Five Things You Didn’t Know About “Peanuts”

 

The last daily “Peanuts” comic strip by Charles M. Schulz ran on January 3, 2000.  Check out these five things you may not have known about one of the most popular comic strips of all time…

  1. Schulz Died the Night Before His Last Sunday Strip Ran. On February 12, 2000, the 77-year-old cartoonist died at his home in Santa Rosa, California, the day before his last Sunday Peanuts strip was in newspapers. Schulz had stated in his syndicate contract that no one else could create the comic strip he’d drawn for nearly half a century. In all, he produced 17,897 Peanuts strips: 15,391 daily strips and 2,506 Sunday strips.
  2. Many of The Peanuts Characters Were Inspired by Real People and Events. Charlie Brown was named after a friend Schulz had when he lived in Minneapolis while attending art classes. Schulz loosely based Snoopy on a black-and-white pet dog named Spike he had as a teenager. He originally planned to call his cartoon dog Sniffy, but before the comic strip kicked off Schulz learned there was a comic magazine featuring a dog with the same name. So he was in need of a new name, Schulz remembered his mother’s suggestion that the family should name their next dog “Snoopy.” Finally, another character, a yellow bird called Woodstock, was named for the 1969 landmark music festival.

  3. The Comic Strip Had Bad Ratings at First. The comic strip  originally appeared in seven newspapers in October 1950, and by the time its first year ended, it was listed as last in reader survey.  By the end of “Peanuts” had syndication in more than 2,600 newspapers and was read in 75 countries by more than 350 million fans. Its popularity spun off “Peanuts” merchandise that ranged from stuffed toys to pajamas and greeting cards, which are still popular.
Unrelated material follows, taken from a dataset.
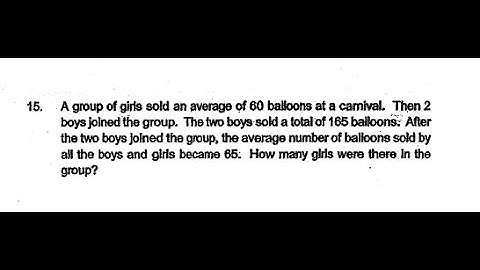P6 2018 ACS Prelims Q15 - Average | Girls group Boys balloons | PSLE Maths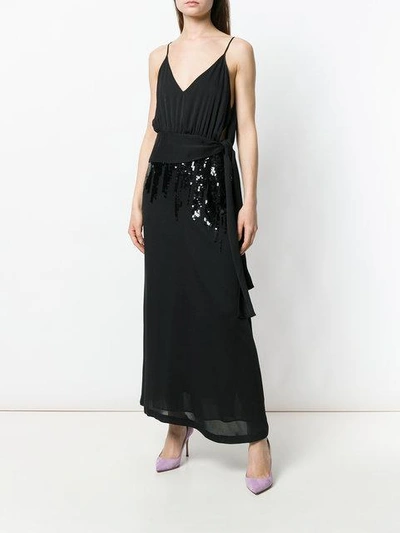 Shop Victoria Beckham Sequin V-neck Dress In Black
  4. Snoopy Wasn’t the Only Puppy in the Litter. Spike, Snoopy’s litter mate, appeared in the comic strip in 1975 and was named after a dog Charles Schulz had as a teen. Snoopy had several other siblings named Molly and Belle, Marbles, Andy, Olaf, and Rover. Charlie Brown was Snoopy’s second owner because the little girl who first adopted the cute beagle had to return him to the puppy farm because she couldn’t keep him.
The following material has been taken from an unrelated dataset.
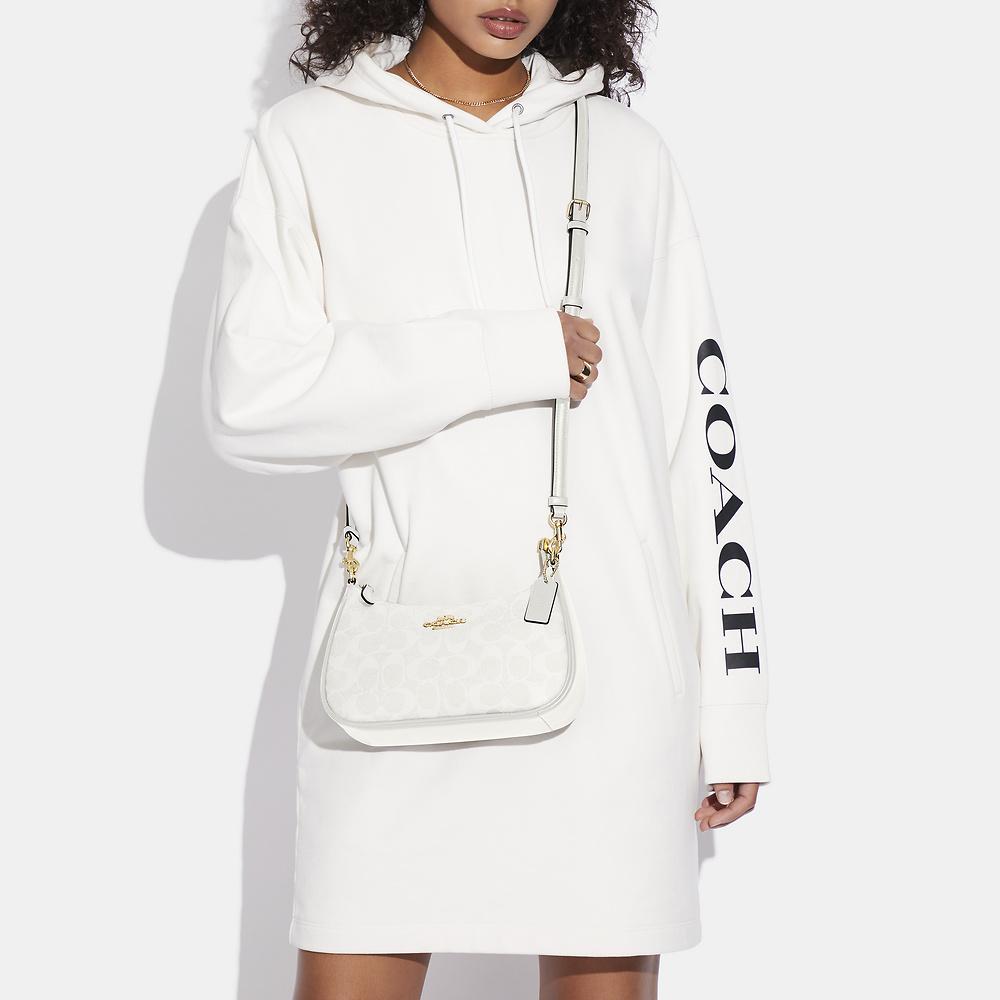 Coach Bolso de Hombro Teri 25 Logo Clásico Piel Sintética para Mujer Bolso de Hombro Blanco CA548-IMRFF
  5. A Reader Suggested Adding a Black Character. An LA schoolteacher wrote to Schulz shortly after the assassination of Martin Luther King, Jr., suggesting he introduce a black character into Peanuts. This began a correspondence between Schulz and the teacher that led to his creation of Franklin. Introduced on July 31, 1968, Franklin was the first African American character in the strip. In his first story line, he met Charlie Brown when they were both at the beach. His last appearance was in 1999, the year before Schulz’s death.